Joseph Jarman is cofounder of Chicago’s famed AACM (Association for the Advancement of Creative Musicians) founded in 1965 and a member of the Art Ensemble of Chicago from 1969 to 1993. He has performed, toured and recorded in all parts of the Western world as well as in Japan and Eastern Europe. In 2001 he was invited by the Mayor of Chicago as an honored guest composer and performer, and to the Dogen Country in Mali by invitation of the French Consulate for a special project of music and art with Dogen artists and Western Artists (Leroy Jenkins, Thomas Buckner, and Alain Kirili).

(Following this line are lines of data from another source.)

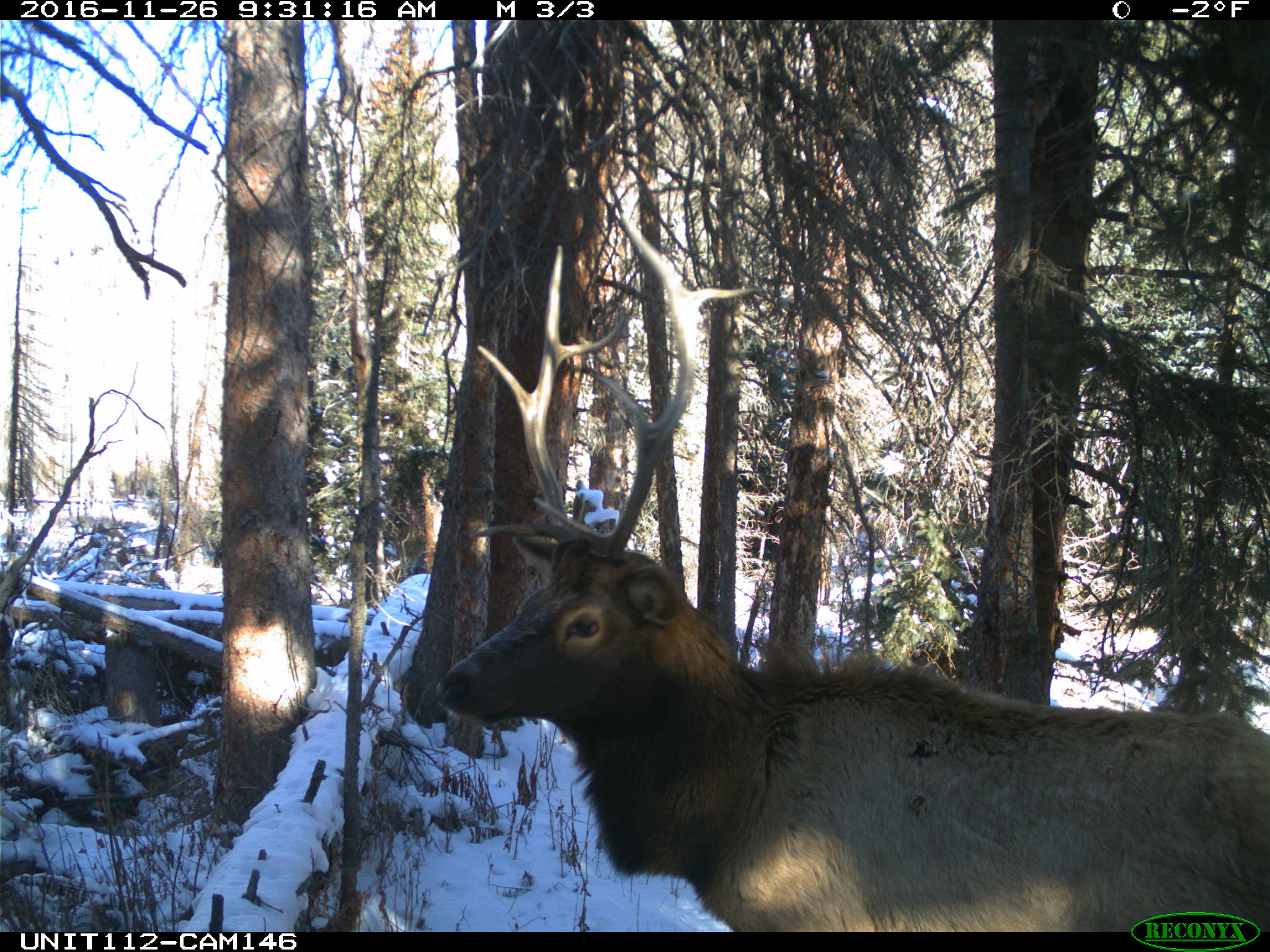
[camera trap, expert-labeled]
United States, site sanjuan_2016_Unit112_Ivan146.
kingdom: Animalia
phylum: Chordata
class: Mammalia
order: Artiodactyla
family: Cervidae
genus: Cervus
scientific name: Cervus elaphus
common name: red deer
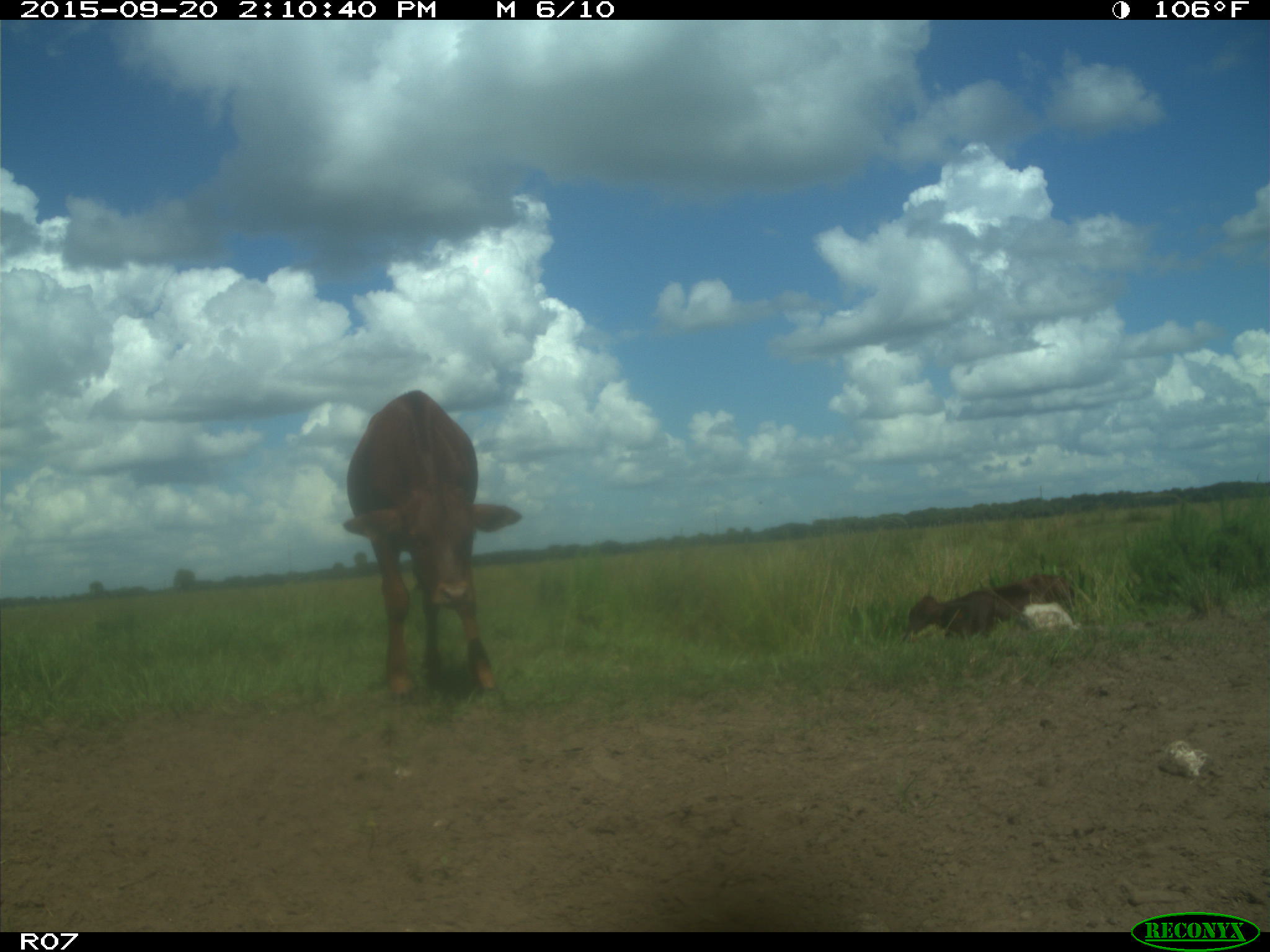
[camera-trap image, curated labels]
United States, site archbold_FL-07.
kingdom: Animalia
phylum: Chordata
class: Mammalia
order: Artiodactyla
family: Bovidae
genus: Bos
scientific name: Bos taurus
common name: domestic cow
Bos taurus (domestic cow).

Best known as a saxophonist, Mr. Jarman plays all the woodwinds and many percussion instruments, including vibes, marimba, balophone, and an array of bells, gongs and little instruments. Mr. Jarman has also worked extensively in Music/theater and is largely responsible for its development as a means of expression in new music. As a writer and poet, Joseph Jarman has published in Black Scholar, Dada Artist, New World and other books and magazines. He has also written the liner notes for many Art Ensemble of Chicago recordings.

Mr. Jarman studied music at the Chicago Conservatory of Music and Chicago Teachers College. He has been awarded numerous fellowships and grants, including several NEA grants, New York State Council grants for composition. In 1984 he received an interacts grant with Jessica Hagdorn, Blondell Cummings and John Woo for The Art of War. He also had a grant in 1999 from the British Arts Council. Mr. Jarman has received numerous first place awards from Downbeat Critics Polls. He is a member of the National Jazz Educators, Composers Forum, and Jazz Institute of Chicago (Life member). Mr. Jarman is an honorary lifetime member of the Chicago Jazz Society and is an honorary citizen of the city of Atlanta, GA and Madison, Wisconsin.

In 1990 Mr. Jarman was ordained a Jodo Shinshu Buddhist Priest and also holds the rank of Godan (5th degree) black belt in the martial art of Aikido. He now directs the Jikishinkan Aikido Dojo and Brooklyn Buddhist Association. Mr. Jarman’s most recent recordings include Pachinko Dream track 10 on Music @ Arts Records; Return of the Lost Tribe – Delmark Records; Out of the Mist – Ocean records; and Lifetime Visions for the Magnificent Human – Bopbuda Music.